## Text

= Beginning of Section =

Chances are, you've been sick with the flu at least once in your lifetime. This viral illness goes around each year, generally reaching its peak during the winter months. Between the fever, cough, muscle aches, and congestion it causes, the flu can be quite serious -- particularly for those who are young, old, or have weakened immune systems. To protect yourself and your loved ones, it's important to be educated about influenza. In particular, make sure you don't fall prey to these common flu myths.
Myth: You don't need the flu vaccine if you're healthy.
The flu vaccine might be more important for those who are immune-compromised or overly prone to infection, but that does not mean you should forgo a flu shot if you're in generally good health. By protecting yourself with the flu vaccine, you're also helping to protect anyone you may come into contact with for whom the flu might be more serious (or even deadly.) You never know if someone who waits on you at the store, delivers your mail, or works in the cubicle next to you is immune-compromised. By getting vaccinated and decreasing your chances of coming down with the flu, you're reducing your chances of passing it on to people you know. Plus, getting the flu vaccine will mean fewer days of missed work and a lot less time spent feeling miserable.

= End of Section =

## Record excerpts
= Beginning of Section =

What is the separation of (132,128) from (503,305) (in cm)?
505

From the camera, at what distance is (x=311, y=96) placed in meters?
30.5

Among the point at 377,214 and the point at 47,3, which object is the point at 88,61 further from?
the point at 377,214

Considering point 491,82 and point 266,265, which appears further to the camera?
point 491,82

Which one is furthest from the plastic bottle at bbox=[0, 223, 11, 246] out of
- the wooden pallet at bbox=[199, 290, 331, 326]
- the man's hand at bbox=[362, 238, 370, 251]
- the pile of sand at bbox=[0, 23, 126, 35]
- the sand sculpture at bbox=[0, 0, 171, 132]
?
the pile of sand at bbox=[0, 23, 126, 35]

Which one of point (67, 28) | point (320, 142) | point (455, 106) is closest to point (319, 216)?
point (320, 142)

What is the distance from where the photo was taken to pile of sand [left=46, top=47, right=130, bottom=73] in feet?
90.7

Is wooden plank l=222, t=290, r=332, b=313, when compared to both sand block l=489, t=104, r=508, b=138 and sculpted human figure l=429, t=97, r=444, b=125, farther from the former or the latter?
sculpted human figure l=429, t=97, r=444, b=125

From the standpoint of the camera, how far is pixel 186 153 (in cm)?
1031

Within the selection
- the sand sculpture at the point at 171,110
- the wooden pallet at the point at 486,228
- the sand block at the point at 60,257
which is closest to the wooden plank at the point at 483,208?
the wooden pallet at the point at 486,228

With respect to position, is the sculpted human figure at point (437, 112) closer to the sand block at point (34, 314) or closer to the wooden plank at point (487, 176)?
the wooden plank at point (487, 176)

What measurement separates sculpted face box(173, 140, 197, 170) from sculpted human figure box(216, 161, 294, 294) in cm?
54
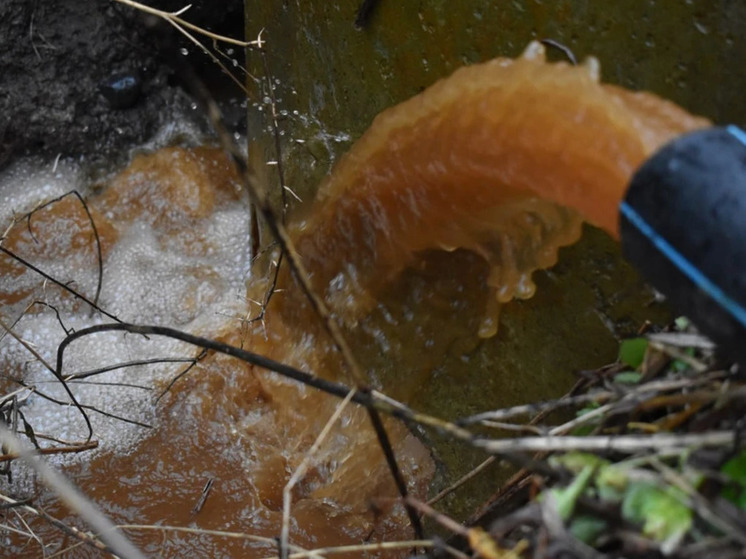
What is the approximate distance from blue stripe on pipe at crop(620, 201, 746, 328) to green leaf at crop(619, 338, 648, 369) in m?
0.39

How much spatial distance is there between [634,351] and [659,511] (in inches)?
20.4

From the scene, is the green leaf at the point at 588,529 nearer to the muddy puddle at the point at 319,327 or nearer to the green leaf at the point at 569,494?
the green leaf at the point at 569,494

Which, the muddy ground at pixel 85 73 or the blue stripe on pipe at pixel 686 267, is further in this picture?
the muddy ground at pixel 85 73

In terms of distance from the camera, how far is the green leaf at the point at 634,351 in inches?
60.0

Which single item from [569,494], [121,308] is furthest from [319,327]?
[569,494]

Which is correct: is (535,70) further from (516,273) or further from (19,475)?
(19,475)

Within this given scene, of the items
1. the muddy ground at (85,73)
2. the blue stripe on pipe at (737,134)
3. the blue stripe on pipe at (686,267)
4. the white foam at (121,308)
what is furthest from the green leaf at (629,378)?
the muddy ground at (85,73)

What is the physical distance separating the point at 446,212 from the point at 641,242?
0.74m

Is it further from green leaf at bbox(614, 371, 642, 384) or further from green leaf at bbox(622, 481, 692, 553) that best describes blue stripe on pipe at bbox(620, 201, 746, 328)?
green leaf at bbox(614, 371, 642, 384)

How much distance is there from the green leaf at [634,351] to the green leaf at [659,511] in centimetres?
45

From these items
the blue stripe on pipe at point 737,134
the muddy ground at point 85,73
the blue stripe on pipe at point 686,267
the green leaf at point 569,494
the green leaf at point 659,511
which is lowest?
the muddy ground at point 85,73

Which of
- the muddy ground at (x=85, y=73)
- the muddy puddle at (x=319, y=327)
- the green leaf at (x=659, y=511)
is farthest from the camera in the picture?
the muddy ground at (x=85, y=73)

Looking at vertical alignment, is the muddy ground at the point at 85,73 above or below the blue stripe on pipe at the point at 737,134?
below

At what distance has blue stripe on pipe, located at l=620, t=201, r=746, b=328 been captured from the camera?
107 cm
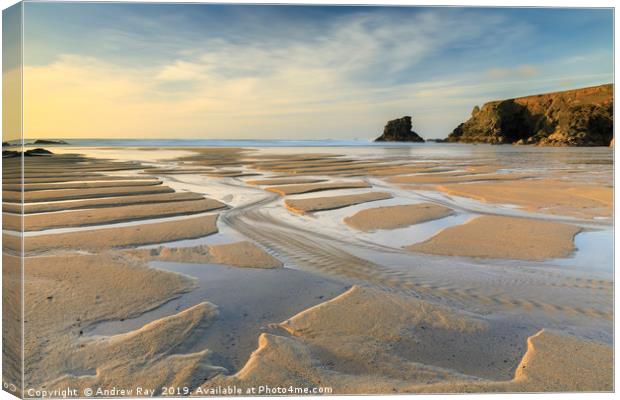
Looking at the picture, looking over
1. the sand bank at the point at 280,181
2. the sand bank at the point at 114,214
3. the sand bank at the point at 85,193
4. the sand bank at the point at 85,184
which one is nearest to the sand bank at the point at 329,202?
the sand bank at the point at 114,214

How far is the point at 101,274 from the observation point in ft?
15.6

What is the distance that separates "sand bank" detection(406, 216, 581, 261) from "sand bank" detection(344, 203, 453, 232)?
84 centimetres

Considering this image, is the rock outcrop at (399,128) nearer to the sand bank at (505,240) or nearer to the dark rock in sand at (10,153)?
the sand bank at (505,240)

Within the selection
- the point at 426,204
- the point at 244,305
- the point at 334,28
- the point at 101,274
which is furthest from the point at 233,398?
the point at 426,204

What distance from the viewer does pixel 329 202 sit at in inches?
386

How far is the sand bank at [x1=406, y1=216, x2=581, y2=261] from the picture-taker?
5.93 meters

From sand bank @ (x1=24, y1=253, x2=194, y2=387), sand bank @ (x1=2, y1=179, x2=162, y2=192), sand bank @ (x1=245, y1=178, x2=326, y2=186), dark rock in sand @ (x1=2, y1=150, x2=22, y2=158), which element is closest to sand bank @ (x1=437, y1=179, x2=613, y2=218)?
sand bank @ (x1=245, y1=178, x2=326, y2=186)

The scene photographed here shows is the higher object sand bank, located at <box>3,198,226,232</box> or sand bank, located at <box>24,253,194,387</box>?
sand bank, located at <box>3,198,226,232</box>

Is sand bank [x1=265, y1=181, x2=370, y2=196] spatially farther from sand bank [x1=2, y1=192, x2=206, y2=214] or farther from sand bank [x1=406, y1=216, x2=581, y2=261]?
sand bank [x1=406, y1=216, x2=581, y2=261]

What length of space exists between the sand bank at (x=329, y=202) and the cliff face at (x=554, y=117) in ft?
7.45

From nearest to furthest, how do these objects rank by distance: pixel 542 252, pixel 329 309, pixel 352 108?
pixel 329 309 → pixel 352 108 → pixel 542 252

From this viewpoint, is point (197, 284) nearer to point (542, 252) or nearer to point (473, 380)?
point (473, 380)

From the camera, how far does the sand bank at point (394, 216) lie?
25.0ft

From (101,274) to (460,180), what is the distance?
12.1 metres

= End of Section =

## Using the information
[1] Name the symptoms of the flu given in the text about flu myths.
[2] According to the text about flu myths, when does the flu generally reach its peak?
[3] From the text about flu myths, copy out the passage from "Chances are, you've" to "if you're healthy.".
Rely only on the text about flu myths, not on the listing.

## Answers for the tasks
[1] Fever, cough, muscle aches, and congestion

[2] During the winter months

[3]
Chances are, you've been sick with the flu at least once in your lifetime. This viral illness goes around each year, generally reaching its peak during the winter months. Between the fever, cough, muscle aches, and congestion it causes, the flu can be quite serious -- particularly for those who are young, old, or have weakened immune systems. To protect yourself and your loved ones, it's important to be educated about influenza. In particular, make sure you don't fall prey to these common flu myths.
Myth: You don't need the flu vaccine if you're healthy.